**Task requirements:** Leave out the pictures. Return every record otherwise untouched.

== Excerpted data ==

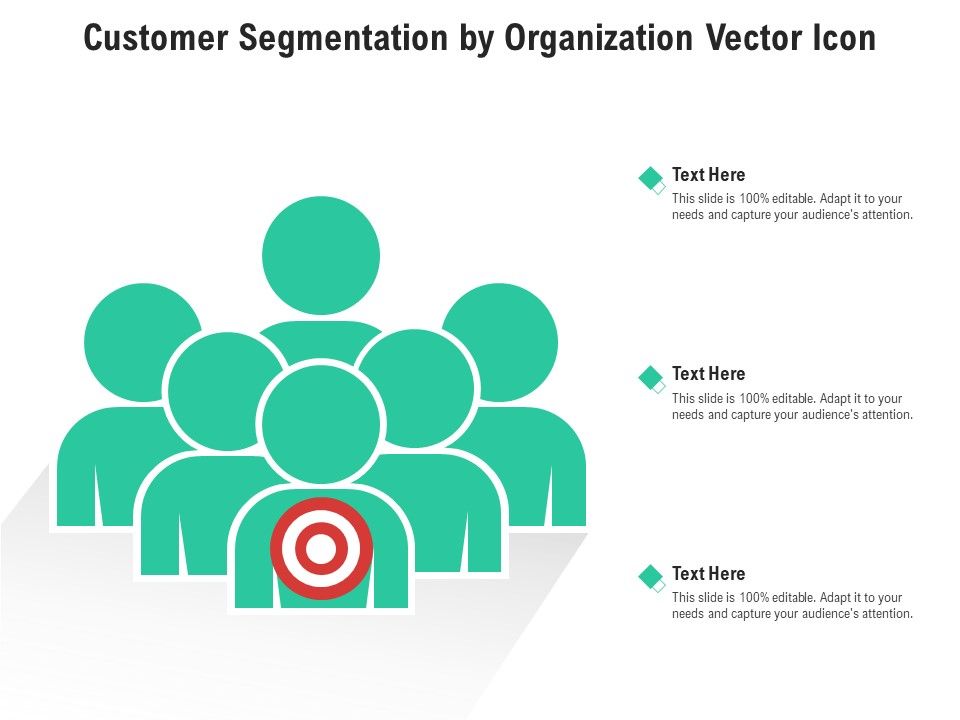 Customer Segmentation by Organization Vector Icon

Text Here
This slide is 100% editable. Adapt it to your needs and capture your audience's attention.

Text Here
This slide is 100% editable. Adapt it to your needs and capture your audience's attention.

Text Here
This slide is 100% editable. Adapt it to your needs and capture your audience's attention.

===

**Answer section:**
 Customer Segmentation by Organization Vector Icon

Text Here
This slide is 100% editable. Adapt it to your needs and capture your audience's attention.

Text Here
This slide is 100% editable. Adapt it to your needs and capture your audience's attention.

Text Here
This slide is 100% editable. Adapt it to your needs and capture your audience's attention.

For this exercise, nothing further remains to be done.